**To be done:** Pull out each of the records below word for word, leaving every line unchanged.

+===+

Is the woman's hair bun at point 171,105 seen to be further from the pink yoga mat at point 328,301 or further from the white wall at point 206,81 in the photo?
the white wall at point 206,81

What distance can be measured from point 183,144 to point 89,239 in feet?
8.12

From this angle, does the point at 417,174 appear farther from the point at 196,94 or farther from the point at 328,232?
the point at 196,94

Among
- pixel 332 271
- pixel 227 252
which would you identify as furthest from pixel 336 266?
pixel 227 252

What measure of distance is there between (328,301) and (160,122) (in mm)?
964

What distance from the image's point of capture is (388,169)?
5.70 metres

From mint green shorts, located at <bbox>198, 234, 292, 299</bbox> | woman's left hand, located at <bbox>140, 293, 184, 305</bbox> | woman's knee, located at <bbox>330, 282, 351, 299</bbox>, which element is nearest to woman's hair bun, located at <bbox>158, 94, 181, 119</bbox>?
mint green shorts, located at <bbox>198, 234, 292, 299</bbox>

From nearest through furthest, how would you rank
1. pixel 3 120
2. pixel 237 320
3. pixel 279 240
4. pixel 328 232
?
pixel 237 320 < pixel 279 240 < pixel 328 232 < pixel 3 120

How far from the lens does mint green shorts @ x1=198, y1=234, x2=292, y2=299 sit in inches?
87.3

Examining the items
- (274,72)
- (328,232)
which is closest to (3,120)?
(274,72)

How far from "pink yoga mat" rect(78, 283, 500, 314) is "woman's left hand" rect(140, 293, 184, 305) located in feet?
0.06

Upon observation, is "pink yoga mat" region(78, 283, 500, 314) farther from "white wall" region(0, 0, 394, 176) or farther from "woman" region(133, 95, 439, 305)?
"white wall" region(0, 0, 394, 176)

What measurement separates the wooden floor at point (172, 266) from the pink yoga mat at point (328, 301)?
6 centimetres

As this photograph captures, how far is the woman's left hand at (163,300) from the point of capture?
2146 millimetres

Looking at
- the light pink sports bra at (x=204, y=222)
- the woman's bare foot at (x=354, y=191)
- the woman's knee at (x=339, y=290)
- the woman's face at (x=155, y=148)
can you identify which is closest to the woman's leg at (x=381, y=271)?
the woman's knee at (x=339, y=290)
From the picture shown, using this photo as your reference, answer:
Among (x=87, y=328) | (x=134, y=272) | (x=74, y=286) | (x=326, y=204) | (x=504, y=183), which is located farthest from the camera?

+===+

**Answer:**
Is the woman's hair bun at point 171,105 seen to be further from the pink yoga mat at point 328,301 or further from the white wall at point 206,81 in the photo?
the white wall at point 206,81

What distance can be measured from point 183,144 to point 89,239 in feet?
8.12

From this angle, does the point at 417,174 appear farther from the point at 196,94 or farther from the point at 328,232?
the point at 196,94

Among
- pixel 332 271
- pixel 227 252
which would you identify as furthest from pixel 336 266?
pixel 227 252

What measure of distance is there between (328,301) and (160,122) (in mm)?
964

What distance from the image's point of capture is (388,169)?
5.70 metres

From mint green shorts, located at <bbox>198, 234, 292, 299</bbox> | woman's left hand, located at <bbox>140, 293, 184, 305</bbox> | woman's knee, located at <bbox>330, 282, 351, 299</bbox>, which element is nearest to woman's hair bun, located at <bbox>158, 94, 181, 119</bbox>?
mint green shorts, located at <bbox>198, 234, 292, 299</bbox>

From nearest through furthest, how would you rank
1. pixel 3 120
2. pixel 237 320
3. pixel 279 240
4. pixel 328 232
?
pixel 237 320 < pixel 279 240 < pixel 328 232 < pixel 3 120

How far from the lens does mint green shorts @ x1=198, y1=234, x2=292, y2=299 sit in inches?
87.3

Examining the items
- (274,72)
- (328,232)
which is closest to (3,120)?
(274,72)

How far from "pink yoga mat" rect(78, 283, 500, 314) is "woman's left hand" rect(140, 293, 184, 305) located in feet?
0.06

Upon observation, is "pink yoga mat" region(78, 283, 500, 314) farther from "white wall" region(0, 0, 394, 176) or farther from "woman" region(133, 95, 439, 305)?
"white wall" region(0, 0, 394, 176)

What measurement separates the wooden floor at point (172, 266) from the pink yoga mat at point (328, 301)?
6 centimetres

As this photograph captures, how far is the woman's left hand at (163,300) from the point of capture?
2146 millimetres

Looking at
- the light pink sports bra at (x=204, y=222)
- the woman's bare foot at (x=354, y=191)
- the woman's knee at (x=339, y=290)
- the woman's face at (x=155, y=148)
can you identify which is closest to the woman's leg at (x=381, y=271)?
the woman's knee at (x=339, y=290)
From the picture shown, using this photo as your reference, answer:
Among (x=87, y=328) | (x=134, y=272) | (x=74, y=286) | (x=326, y=204) | (x=504, y=183), which is located farthest from the camera?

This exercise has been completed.